The repository include a dump of the empty database called "structure.sql". Create your database with it by running the following command:

$ pg_dump bodacc < structure.sql

The database is bodacc

bodacc
  ├── bilans
  ├── immatriculations
  ├── modifications
  ├── pcls
  └── radiations

Then you just have to launch the script:

$ DATABASE_URL=postgres://localhost:5432/bodacc ruby main.rb
$ DATABASE_URL=postgres://localhost:5432/bodacc ruby main.rb 2009

Launch scraper (local with docker)

$ docker-compose build
$ docker run <tag name>

Launch scraper (production with docker)

Create a docker-compose.yml including all your configurations

$ bin/deploy

How it works

The first time you use the scraper it will download every bodacc announcements from 2008 to now.
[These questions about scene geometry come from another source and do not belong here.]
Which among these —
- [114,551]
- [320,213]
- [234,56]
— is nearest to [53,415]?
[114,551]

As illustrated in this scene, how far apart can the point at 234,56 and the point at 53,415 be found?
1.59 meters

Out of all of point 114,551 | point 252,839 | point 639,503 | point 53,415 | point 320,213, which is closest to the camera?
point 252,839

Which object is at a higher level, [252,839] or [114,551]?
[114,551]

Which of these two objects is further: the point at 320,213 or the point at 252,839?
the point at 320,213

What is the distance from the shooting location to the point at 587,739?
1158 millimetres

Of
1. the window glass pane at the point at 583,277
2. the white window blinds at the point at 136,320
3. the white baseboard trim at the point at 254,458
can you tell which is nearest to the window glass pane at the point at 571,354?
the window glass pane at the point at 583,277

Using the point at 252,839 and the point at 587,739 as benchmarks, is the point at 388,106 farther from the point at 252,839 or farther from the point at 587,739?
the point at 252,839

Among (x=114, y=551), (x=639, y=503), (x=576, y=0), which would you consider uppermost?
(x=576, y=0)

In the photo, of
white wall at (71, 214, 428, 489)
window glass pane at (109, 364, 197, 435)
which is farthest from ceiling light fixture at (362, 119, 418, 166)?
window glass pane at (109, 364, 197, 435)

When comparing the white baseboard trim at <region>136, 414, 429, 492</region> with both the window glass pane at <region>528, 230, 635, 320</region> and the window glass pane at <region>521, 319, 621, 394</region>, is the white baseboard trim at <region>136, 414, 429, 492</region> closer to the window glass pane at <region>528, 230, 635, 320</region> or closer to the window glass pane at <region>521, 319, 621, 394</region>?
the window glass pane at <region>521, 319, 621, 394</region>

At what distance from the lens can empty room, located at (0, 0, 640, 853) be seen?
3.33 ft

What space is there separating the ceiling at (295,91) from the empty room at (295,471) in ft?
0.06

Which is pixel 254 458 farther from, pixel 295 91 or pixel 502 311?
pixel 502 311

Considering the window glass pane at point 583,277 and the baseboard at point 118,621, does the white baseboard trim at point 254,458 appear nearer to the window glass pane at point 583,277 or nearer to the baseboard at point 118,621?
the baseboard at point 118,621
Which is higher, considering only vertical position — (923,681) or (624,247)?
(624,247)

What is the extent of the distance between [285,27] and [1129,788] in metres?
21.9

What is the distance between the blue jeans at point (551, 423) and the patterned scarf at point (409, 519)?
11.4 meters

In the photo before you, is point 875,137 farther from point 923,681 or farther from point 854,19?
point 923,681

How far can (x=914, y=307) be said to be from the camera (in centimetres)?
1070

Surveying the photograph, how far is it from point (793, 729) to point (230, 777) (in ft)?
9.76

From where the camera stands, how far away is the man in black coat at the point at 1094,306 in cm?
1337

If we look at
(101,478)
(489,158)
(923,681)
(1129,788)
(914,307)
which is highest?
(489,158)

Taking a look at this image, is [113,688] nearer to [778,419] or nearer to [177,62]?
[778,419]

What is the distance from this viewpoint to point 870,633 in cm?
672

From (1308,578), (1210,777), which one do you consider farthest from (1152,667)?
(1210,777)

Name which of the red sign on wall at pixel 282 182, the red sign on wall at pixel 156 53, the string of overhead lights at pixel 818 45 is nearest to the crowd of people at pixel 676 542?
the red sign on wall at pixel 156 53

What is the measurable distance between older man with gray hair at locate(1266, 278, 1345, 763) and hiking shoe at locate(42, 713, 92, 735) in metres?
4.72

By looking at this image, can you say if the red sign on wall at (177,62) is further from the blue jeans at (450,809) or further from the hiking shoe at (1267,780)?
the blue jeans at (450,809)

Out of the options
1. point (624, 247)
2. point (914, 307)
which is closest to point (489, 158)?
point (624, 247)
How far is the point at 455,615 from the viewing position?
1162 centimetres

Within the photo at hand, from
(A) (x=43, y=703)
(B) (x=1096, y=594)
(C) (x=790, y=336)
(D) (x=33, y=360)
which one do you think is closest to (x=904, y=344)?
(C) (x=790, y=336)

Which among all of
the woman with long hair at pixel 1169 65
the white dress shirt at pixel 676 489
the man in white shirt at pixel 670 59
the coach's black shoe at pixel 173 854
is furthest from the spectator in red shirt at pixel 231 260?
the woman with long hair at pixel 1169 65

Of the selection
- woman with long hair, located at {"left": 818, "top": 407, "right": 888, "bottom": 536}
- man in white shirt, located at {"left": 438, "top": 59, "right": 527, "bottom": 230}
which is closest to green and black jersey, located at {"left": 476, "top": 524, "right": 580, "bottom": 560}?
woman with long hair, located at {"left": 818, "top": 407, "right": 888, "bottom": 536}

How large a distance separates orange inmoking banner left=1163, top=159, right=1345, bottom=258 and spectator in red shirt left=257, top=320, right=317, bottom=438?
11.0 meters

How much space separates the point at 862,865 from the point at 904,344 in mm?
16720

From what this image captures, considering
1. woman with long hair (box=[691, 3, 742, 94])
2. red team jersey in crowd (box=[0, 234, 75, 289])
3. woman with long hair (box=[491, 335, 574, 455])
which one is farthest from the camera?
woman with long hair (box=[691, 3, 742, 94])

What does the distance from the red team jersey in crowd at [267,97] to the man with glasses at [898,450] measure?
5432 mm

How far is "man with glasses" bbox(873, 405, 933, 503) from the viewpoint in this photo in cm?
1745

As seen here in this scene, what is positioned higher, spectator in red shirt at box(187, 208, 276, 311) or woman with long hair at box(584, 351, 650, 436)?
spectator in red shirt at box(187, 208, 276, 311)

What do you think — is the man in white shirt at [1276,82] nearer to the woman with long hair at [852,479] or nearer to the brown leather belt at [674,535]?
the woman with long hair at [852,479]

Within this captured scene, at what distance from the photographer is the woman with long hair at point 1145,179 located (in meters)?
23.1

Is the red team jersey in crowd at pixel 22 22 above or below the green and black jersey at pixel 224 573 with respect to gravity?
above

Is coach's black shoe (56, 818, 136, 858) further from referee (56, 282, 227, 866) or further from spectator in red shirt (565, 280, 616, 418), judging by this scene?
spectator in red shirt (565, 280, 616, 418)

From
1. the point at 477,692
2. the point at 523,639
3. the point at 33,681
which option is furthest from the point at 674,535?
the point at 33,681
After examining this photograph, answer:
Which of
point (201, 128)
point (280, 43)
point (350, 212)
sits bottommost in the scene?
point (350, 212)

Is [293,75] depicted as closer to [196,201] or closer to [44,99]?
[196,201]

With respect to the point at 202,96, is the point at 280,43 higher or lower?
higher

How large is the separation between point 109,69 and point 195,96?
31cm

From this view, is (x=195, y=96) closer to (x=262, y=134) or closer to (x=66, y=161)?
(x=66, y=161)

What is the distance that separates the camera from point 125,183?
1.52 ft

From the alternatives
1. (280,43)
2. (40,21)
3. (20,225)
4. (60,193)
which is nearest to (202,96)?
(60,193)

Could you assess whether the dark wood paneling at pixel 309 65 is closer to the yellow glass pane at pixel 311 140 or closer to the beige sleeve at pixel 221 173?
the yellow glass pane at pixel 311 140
After that, if you launch the same command again, it will only download announcements that were posted after the last parution_at datetime.

Bodacc use the Nokogiri gem and the Mechanize gem in order to scrape and download every files. After unzipping them, the script inserts them into the bodacc database.

If you use this scraper for the first time be aware that inserting everything from 2008 to the year before actual will take a lot of time (you'll have time to watch the Star Wars saga with all the bonuses ... twice). In fact the files weigh about 2-3 GB !!!

Possible errors

Based on a maintained site, the scraper may not work in many cases:

  • The url is note the same anymore https://echanges.dila.gouv.fr/OPENDATA/BODACC/<actual year>, if this is the case, change it inside services/actual.rb
  • The url is note the same anymore https://echanges.dila.gouv.fr/OPENDATA/BODACC/FluxHistoriques, if this is the case, change it inside services/archives.rb
  • Not enough space on the server ?